1890 – 1980
Blanche Bloch was a pioneer on behalf of women in music. Her efforts date back to the early 1930s when she was a founding member of the New York Women’s Orchestra.
Blanche Bloch was born in New York on December 20, 1890, the daughter of Godfrey and Jeanette Estelle (Fried) Bloch. She received her education at the Academy of the Visitation, in Mobile, Alabama, with private piano study in New York City, Vienna, and Berlin. She was a special student at Columbia University’s Teachers College, and also studied conducting with Chalmers Clifton of the National Orchestra Association.
Bloch was married to Alexander Bloch, the violinist and conductor, who was a student of the famous violinist Leopold Auer. She was his accompanist when he made his 1913 New York debut, and the couple performed in concerts for the next ten years, specializing in violin and piano sonatas. They had two children, Alan Edward and Janet Elizabeth.
Bloch was on the music faculties of Rollins College, 1936 to 1943, and the Out-of-Door School in Sarasota, Florida, 1934 to 1937. She wrote two mystery books, The Bach Festival Murders and The Strange Case of Mr. Crawford, as well as numerous articles. She also wrote the libretto for Roeliff’s Dream, a children’s operetta composed by Alexander Bloch.
Blanche Bloch died of cancer on March 5, 1980, in Hillsdale, New York, after a long career as a concert pianist, educator, and writer.

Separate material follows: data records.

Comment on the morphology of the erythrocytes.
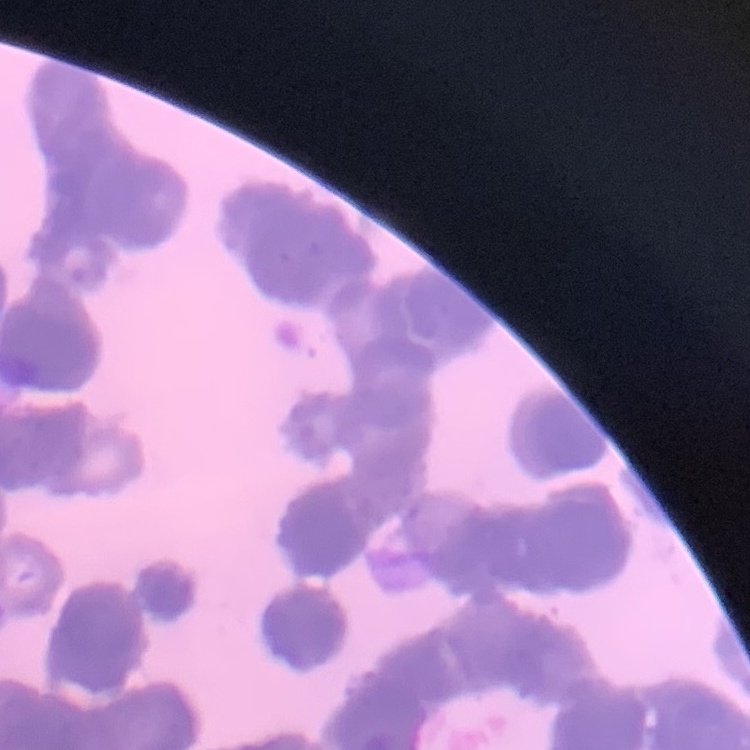

They show rouleaux formation.

Thin blood smear. One tile cut from a larger photomicrograph. Stained with either Field's or Giemsa.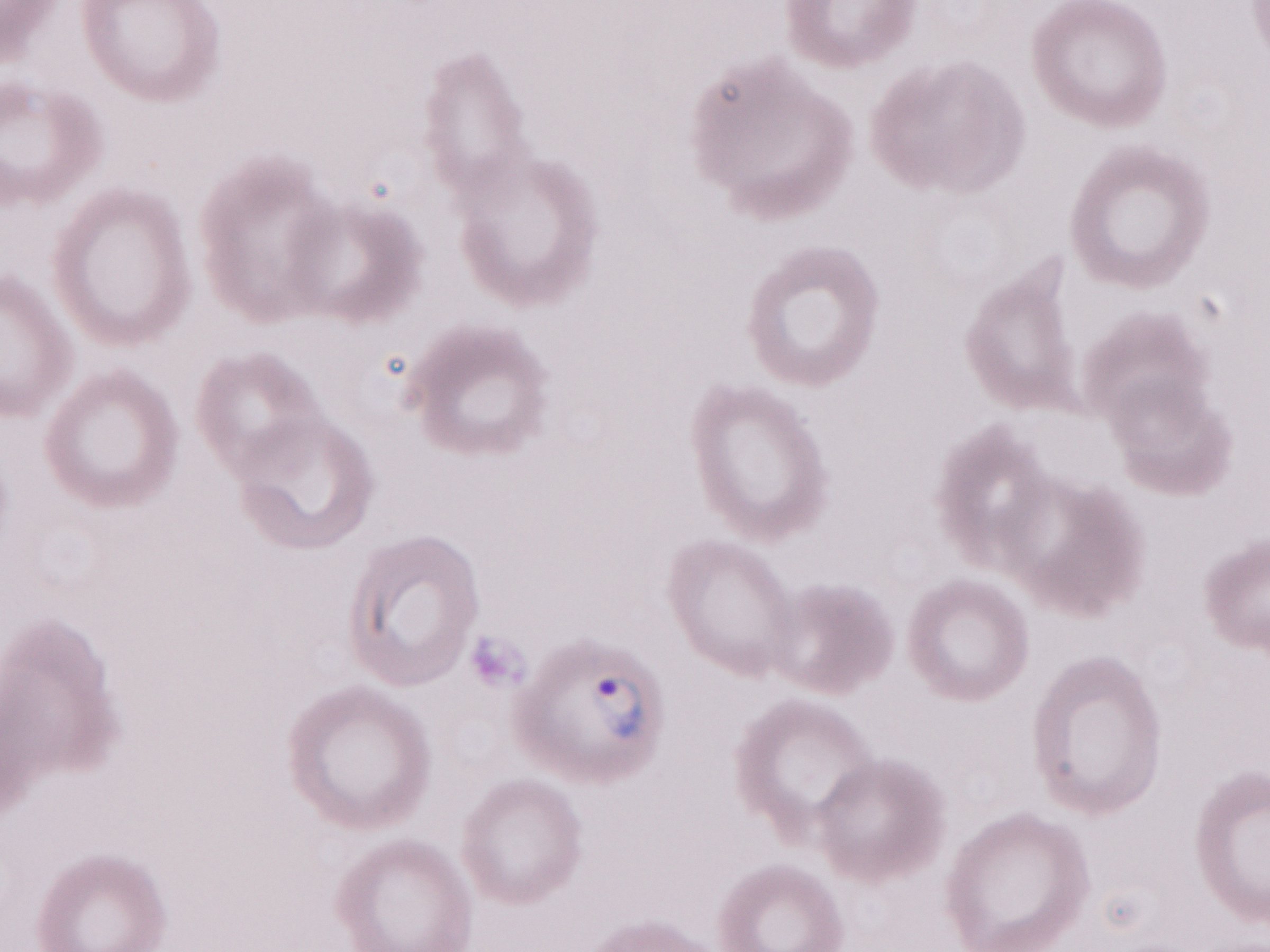 Image is 1270×952 pixels. Single field of view. Thin blood film. Olympus BX43 microscope and DP73 digital camera. Patient diagnosis: malaria infection. May-Grünwald-Giemsa stain. Magnification: 1,000x.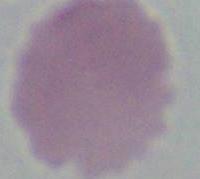
magnification = 1000x
identification = erythrocyte
modality = micrographAssess for Plasmodium parasites.
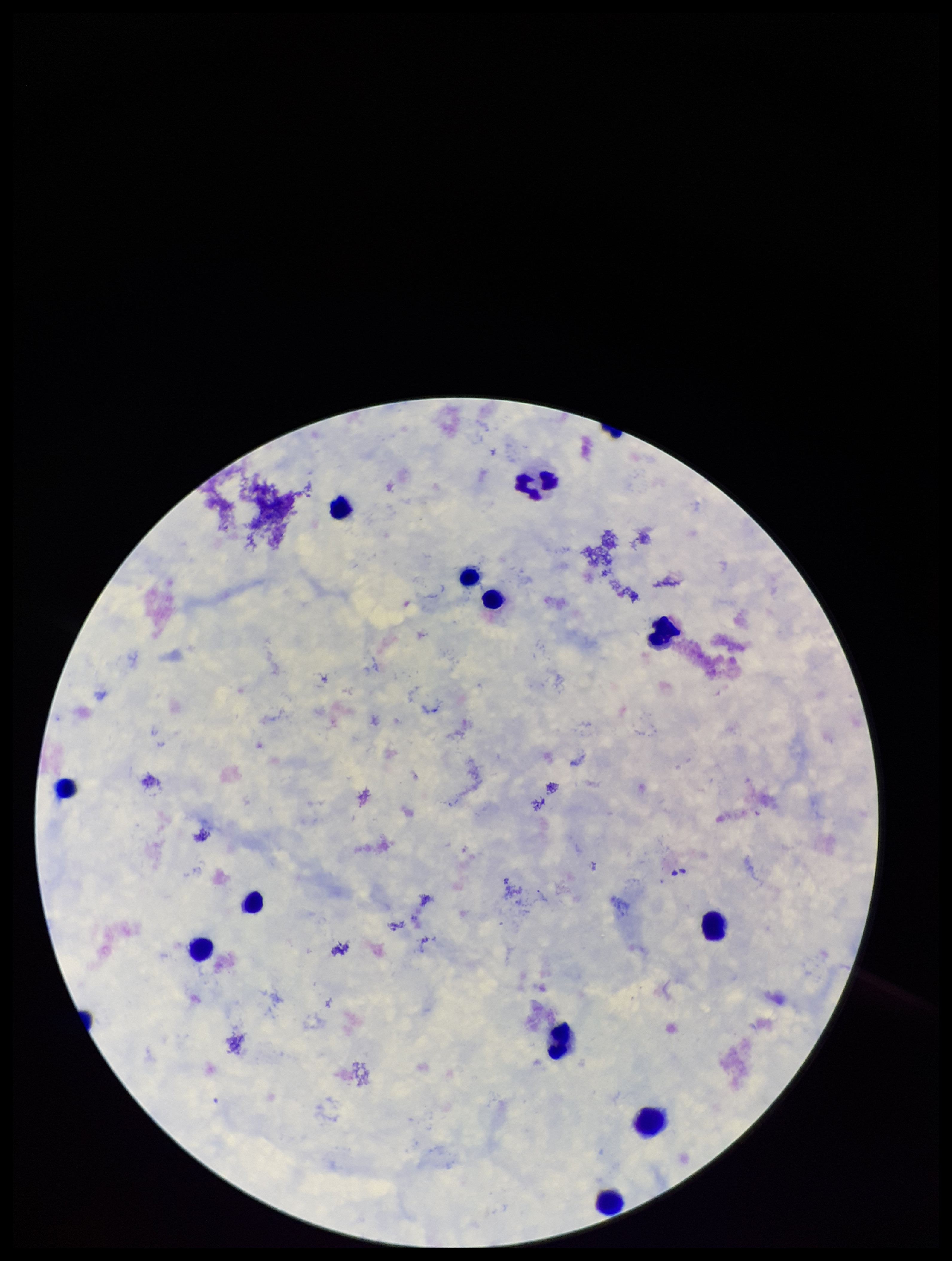
None detected.

field_of_view: one from this slide
stain: Giemsa
leukocyte_count: 10
parasite_count: 0
capture: smartphone photograph through the microscope eyepiece
preparation: thick
image_size: 952×1261 pixels
patient_malaria_status: negative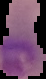 Image is 46×79 pixels. Segmented cell region on a black background. From a thin blood film. Result: malaria parasites identified.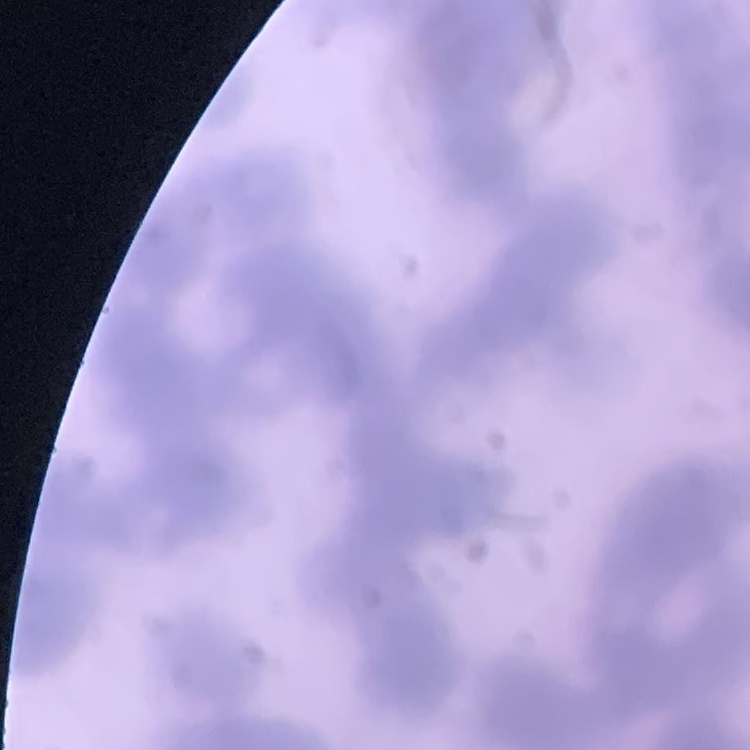

The erythrocytes exhibit rouleaux formation. One tile cut from a larger photomicrograph. Field's or Giemsa stain. Thin blood smear.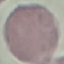

result = negative for malaria parasites
image type = cell patch, automatically extracted from a larger field of view and resized to 64 × 64 pixels
capture = smartphone camera at the microscope eyepiece
stain = Giemsa
preparation = thin smear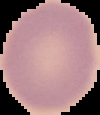

Summary:
  - Image type: segmented cell region on a black background
  - Image size: 100×115 pixels
  - Malaria status: uninfected
  - Preparation: thin blood smearAssess this cell for malaria.
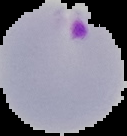

It is parasitized.

From a thin blood film. Image is 127×136 pixels. Cell region segmented out of the field of view; the surrounding area is masked to black.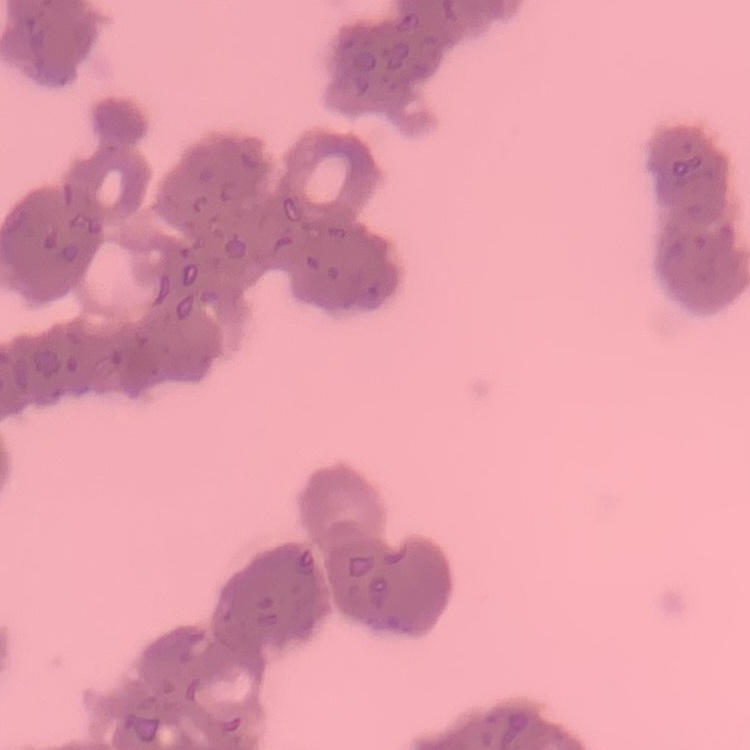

The Bach Festival Murders (1942); “Music: The Leaderless Orchestra.” Nation 127, no. 3307 (1928): 556; “Music on the Air.” Nation 128, no. 3335 (1929): 670–671; “Olga Samaroff.” Woman’s Journal 14 (1929): 24; Roeliff’s Dream. Libretto (1932); The Strange Case of Mr. Crawford (1948).
“Blanche Bloch, a Pianist and Writer of Mysteries.” NYTimes, March 7, 1980, D14; Contemporary Authors. Edited by Frances Locher. Vols. 97–100. (1981), s.v. “Bloch, Blanche”; Derdeyn, Marjorie. Telephone interview with author, May 1, 1996; “Pianist and Mystery Writer Blanche Bloch Dead at 89.” Chicago Tribune, March 8, 1980, sec. 1, p. 19; WWIAJ (1938); Who’s Who in World Jewry (1965), s.v. “Bloch, Blanche.”